Speculation apart, the respect commanded by the most famous initials in frocks is daunting. Last year Milan's mayor and council turned over city hall to them for a party and exhibition to celebrate the 20th anniversary of Dolce & Gabbana Uomo. The square that also houses Milan's fabled opera house, La Scala, was blocked off, and the trams that run through it were diverted.
The lone voice raised in protest was that of the councillor Basilio Rizzo, a follower of the iconoclastic Nobel prizewinning playwright and actor Dario Fo, who himself stood for mayor in 2006.
Earlier this month, before learning of the prosecutor's request, Rizzo had petitioned the mayor, asking for the two designers to be stripped of medals they were given by the city last year in recognition of their work, "since, in accordance with the bylaws, the recipients should be of unimpeachable conduct", he told the Guardian today.
Rizzo added: "I understand they were given a special rate for the use of the building on the grounds that it was a cultural event. I have since referred the matter to the audit court."
Dolce and Gabbana's relationship dates back to 1980. Possibly the biggest of their many breakthroughs came when Madonna asked them to design the outfits for her 1993 Girlie Show tour. By the mid-2000s, their group's turnover had topped €750m.
But, according to the petition submitted by Laura Pedio, the prosecutor who has been investigating them, not all of the profits were being declared in Italy.
Starting in 2004, the royalties on the partners' brands had been funnelled to a company in Luxembourg with a name formed from the first two letters of their names – Gado.
By paying the Grand Duchy's much lower rates of taxation, Pedio claims, each of the designers avoided Italian tax on €416m, while their company missed payments on a further €200m.
She has asked for Dolce's brother, Alfonso, two company executives and a tax adviser to be indicted too.
A spokeswoman for Dolce & Gabbana said she had no comment to make.
This is not the first controversy Dolce and Gabbana have weathered.

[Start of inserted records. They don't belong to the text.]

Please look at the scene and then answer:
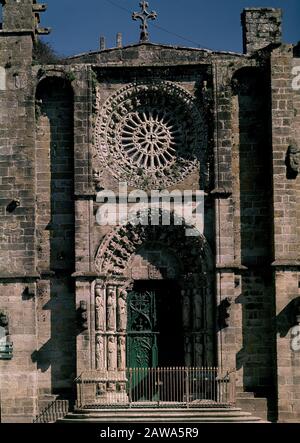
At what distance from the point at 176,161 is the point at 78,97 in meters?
2.66

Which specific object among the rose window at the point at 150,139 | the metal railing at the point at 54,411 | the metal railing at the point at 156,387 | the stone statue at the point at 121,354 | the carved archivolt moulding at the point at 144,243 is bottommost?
the metal railing at the point at 54,411

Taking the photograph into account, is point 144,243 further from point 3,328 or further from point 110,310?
point 3,328

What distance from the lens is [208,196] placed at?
28359 millimetres

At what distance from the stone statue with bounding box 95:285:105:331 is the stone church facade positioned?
0.03m

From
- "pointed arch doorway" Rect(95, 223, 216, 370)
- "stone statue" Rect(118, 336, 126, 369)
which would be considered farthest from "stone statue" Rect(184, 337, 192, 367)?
"stone statue" Rect(118, 336, 126, 369)

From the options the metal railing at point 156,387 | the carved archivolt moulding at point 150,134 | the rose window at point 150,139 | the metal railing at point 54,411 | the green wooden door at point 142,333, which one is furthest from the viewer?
the rose window at point 150,139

Three years ago, they came under fire over an advertisement that was accused of exalting gang rape: it showed a woman being held down on the ground by a man while other men looked on.
In 2009, Giorgio Armani accused the couple of having copied from him a design for quilted trousers – a charge Dolce and Gabbana contemptuously dismissed.
"The Armani style was never a source of inspiration for us and it is years since we have bothered to watch his collections," they replied.
By then, neither had any need to rip off other people's ideas. Their own designs – many inspired by their common love of Sicily, where Dolce was born, others evoking images and styles from 1960s Italian cinema – had provided them with the basis for three immensely successful global brands.
Their Dolce&Gabbana line offers everything from haute couture and pret a porter gowns – "celebratory dresses for glamazons", Vogue once called them – to scents, sunglasses and underwear.
D&G and D&G Junior target progressively younger audiences and are key to the firm's penetration of contemporary youth culture, especially that surrounding hip-hop.
As rapper Lil Wayne says in Money On My Mind: "Developed at a young age. Go after what pays / These Gabbana sunshades block the sunrays."